Data section.
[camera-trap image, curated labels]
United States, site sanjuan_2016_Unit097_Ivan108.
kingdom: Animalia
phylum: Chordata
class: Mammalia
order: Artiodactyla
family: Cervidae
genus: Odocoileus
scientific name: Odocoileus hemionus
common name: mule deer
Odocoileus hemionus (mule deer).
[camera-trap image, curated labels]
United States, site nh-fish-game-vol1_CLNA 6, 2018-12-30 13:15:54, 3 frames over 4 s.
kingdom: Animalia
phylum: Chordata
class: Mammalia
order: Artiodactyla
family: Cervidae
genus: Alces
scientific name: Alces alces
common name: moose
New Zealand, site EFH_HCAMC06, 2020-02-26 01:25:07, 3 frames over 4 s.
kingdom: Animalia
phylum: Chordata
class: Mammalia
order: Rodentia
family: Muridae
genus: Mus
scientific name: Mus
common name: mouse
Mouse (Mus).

Exercise objective.
Return an exact copy of only the lines from the one with "United States, site nh-fish-game-vol1_CLNA" through the end of the listing above, both included.

Task result.
United States, site nh-fish-game-vol1_CLNA 6, 2018-12-30 13:15:54, 3 frames over 4 s.
kingdom: Animalia
phylum: Chordata
class: Mammalia
order: Artiodactyla
family: Cervidae
genus: Alces
scientific name: Alces alces
common name: moose
New Zealand, site EFH_HCAMC06, 2020-02-26 01:25:07, 3 frames over 4 s.
kingdom: Animalia
phylum: Chordata
class: Mammalia
order: Rodentia
family: Muridae
genus: Mus
scientific name: Mus
common name: mouse
Mouse (Mus).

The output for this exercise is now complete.